Farewell the neighing steed and the shrill trump,
The spirit-stirring drum, th’ ear-piercing fife,
The royal banner, and all quality,
Pride, pomp, and circumstance of glorious war!
—Othello
My mother respected and loved the queen. She loved the ceremony
and the pomp. Pomp and circumstance.
—Trump
We have to talk. It’s time. Just you and I.
Supposing we raise funds by crowdsource
to buy NBC or Fox for you? No strings?
All Trump And What Trump Likes—All Day!
All night. All week. All month. Year after year.
If necessary, run commercials on your shows
that offer viewers prizes to keep ratings up.
All gold. The whole thing gilt or solid gold.
To save the Commonwealth, the Queen’s agreed
to host a slot at 9AM, New York time—
Pomp and Circumstance—the day’s
top wars and coronations, all with accents,
all with huge, high, chin-strapped beaver hats?

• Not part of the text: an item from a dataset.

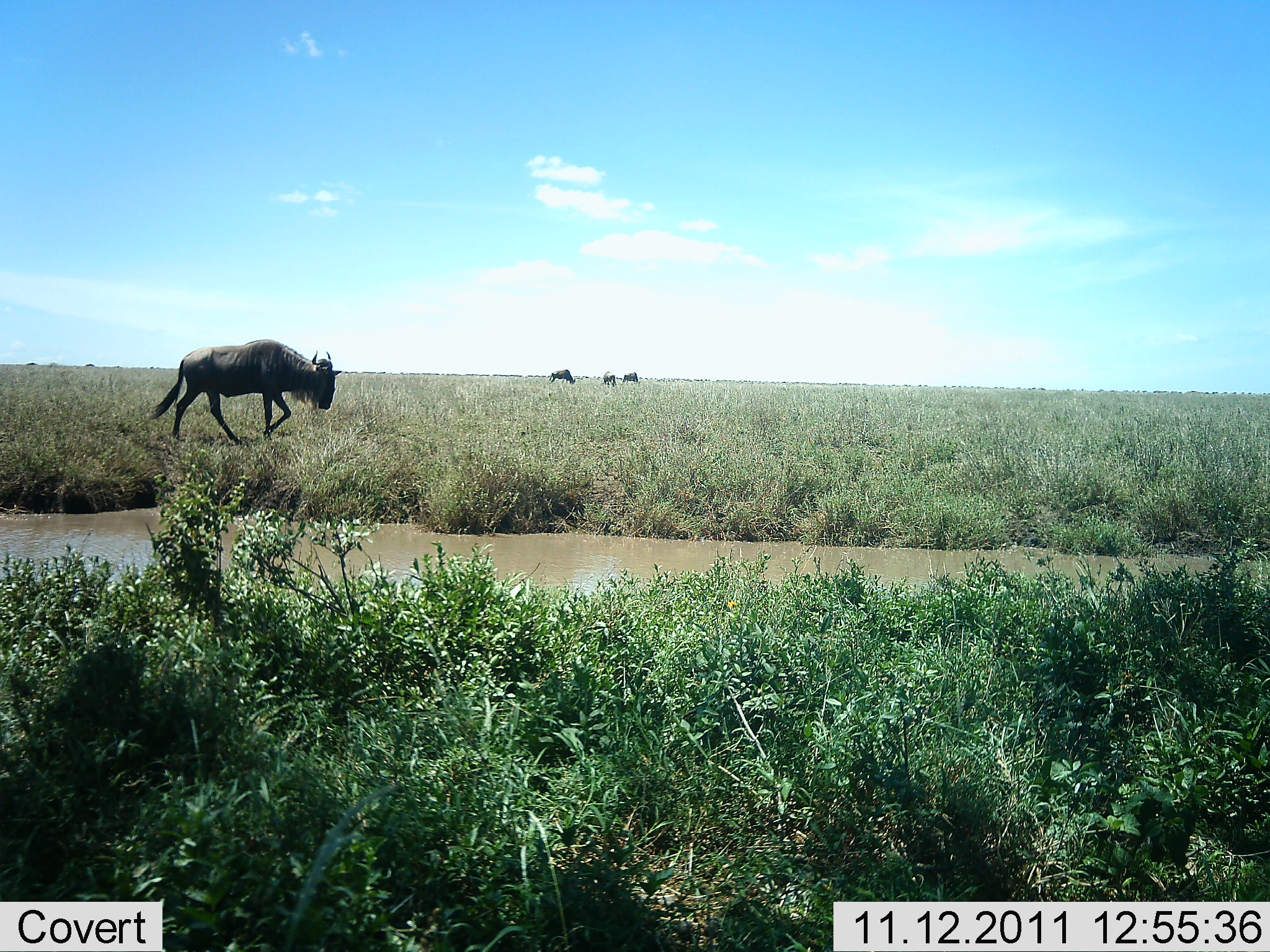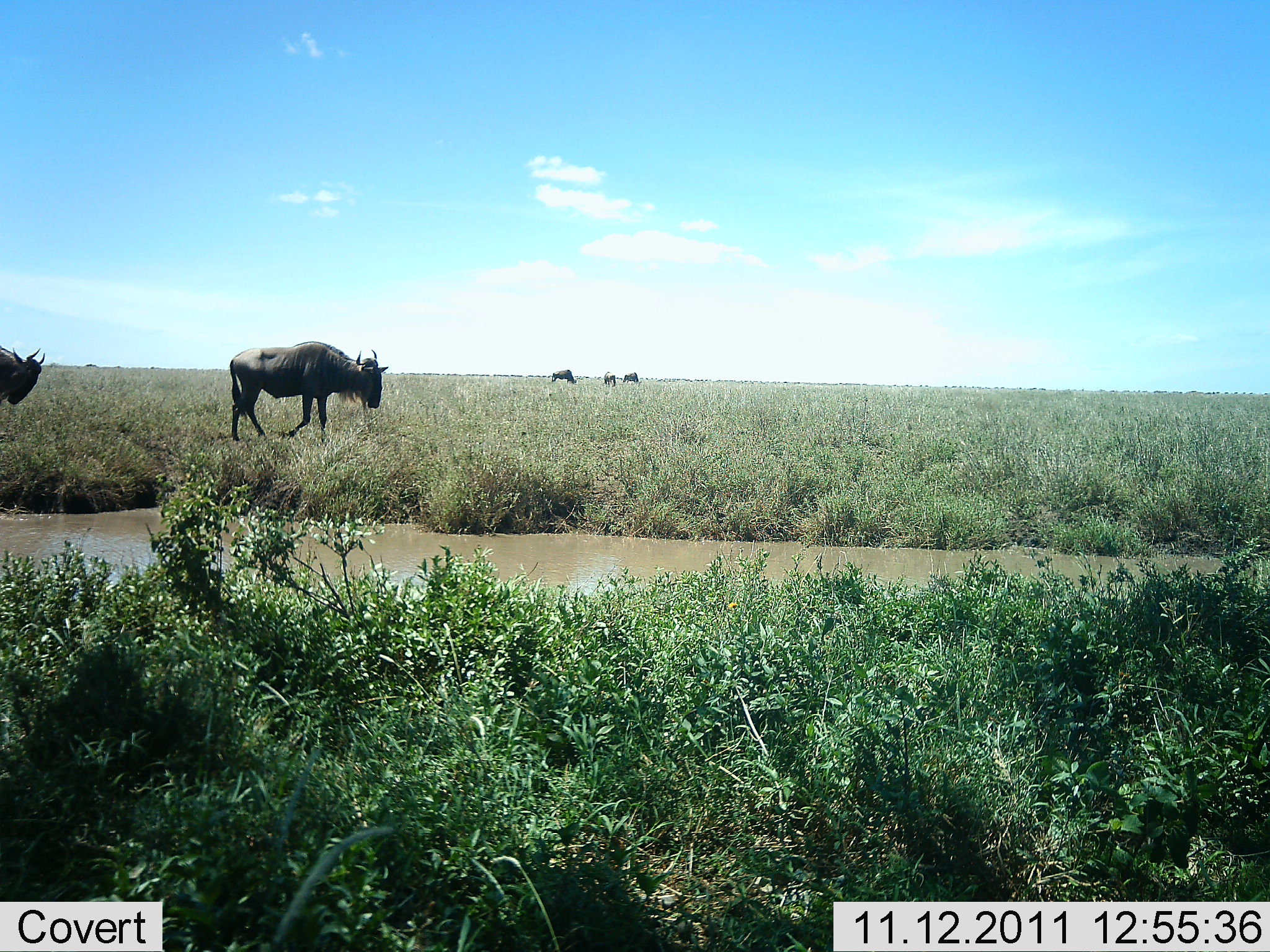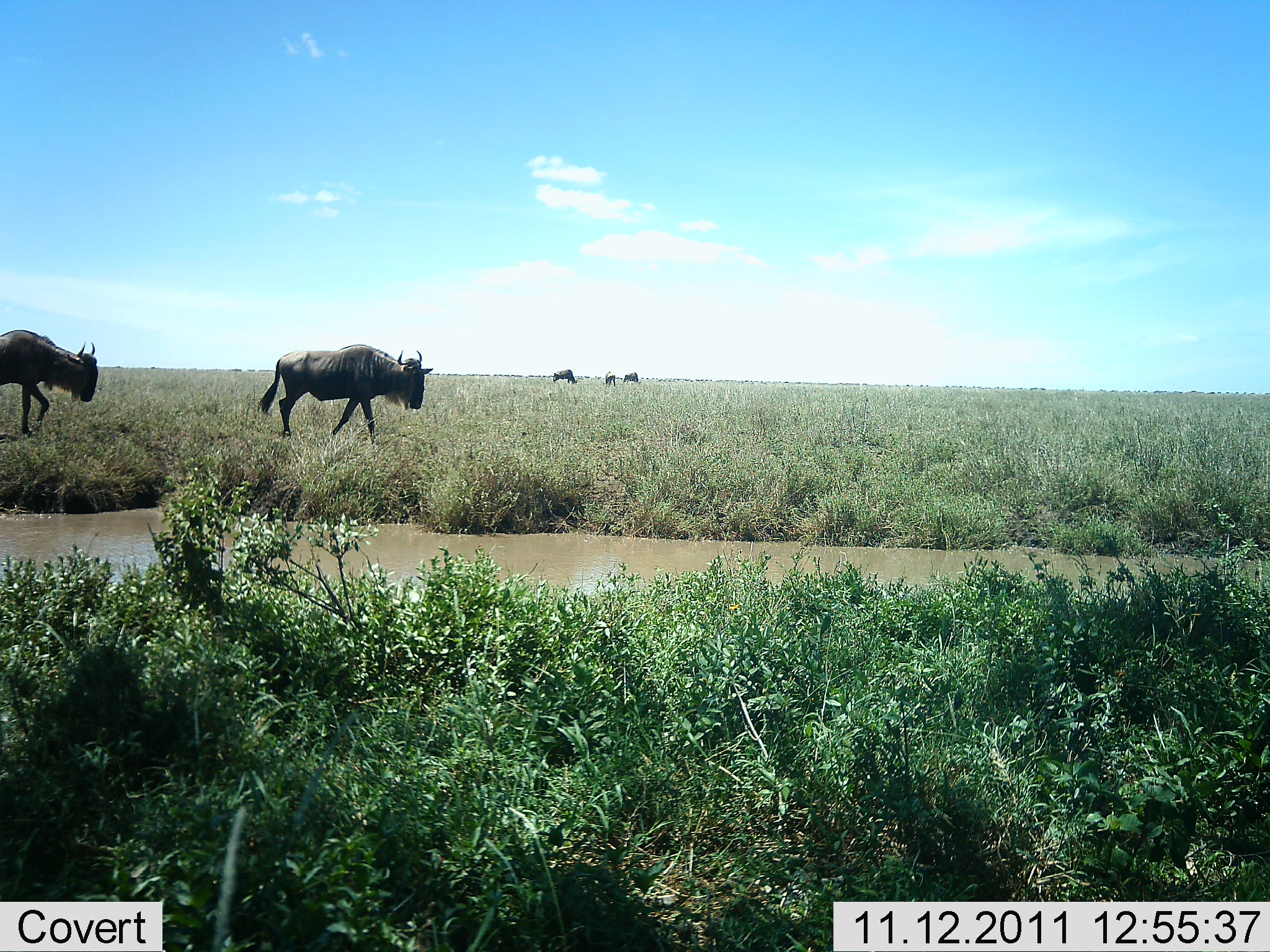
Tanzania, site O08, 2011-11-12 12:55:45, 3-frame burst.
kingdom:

What else? The Neo-Conan Challenge—
Arnold Schwarzenegger back in chains?
In every episode, a clever schoolboy thinks up
ways to freak him out—bugs, girlie men.
The capstone—Presidential Timber—
ten contestants vie to win the audience’s vote?
And All the News That Isn’t Fake—
its journalists and talk show hosts
exclusively harassers and their victims,
the reportage interspersed with re-enactments
of the actual finaglement and sexual success?
You get to keep your staff and hangers-on.
Plum jobs for Bannon, Priebus, Conway, Spicer.
All your kids. Their spouses. Their kids too.
Plus naming rights—Trump this, Trump that—
to any institution of your choice
in every major city where you won the vote.
Trump Oklahoma City International.
Trump Mesa Arizona City Hall.
Virginia Beach Trump Lovers Olde Plantation.
What else? Ah, the Trump Wall Mall! Agreed.
A wonder of the world—your Presidential library
extending all 2000 miles, built right in—
a monument the likes of which
has not been seen in centuries,
and never will again—the one historians will dub
The Straw That Broke a Nation’s Back.
The south side, myriad artisanal cantinas
hawking mariachi-fueled tequila jags.
The north, coin-operated Jesus Will Forgive You
boutique sermon booths—all proceeds
split between your coffer and the NRA.
We’ll throw in three more wishes, to be named
at future dates. We only want you to be happy.
We adore you. Everyone adores you.
The United States is too ungrateful
to deserve you as their head of state—
a role so limiting, the list of shows
you’ve had no choice but to record
is straining the capacity of your gigantic DVR.
What say you, Donald? May I call you that?
Can we be friends? I bow? I kneel. You won.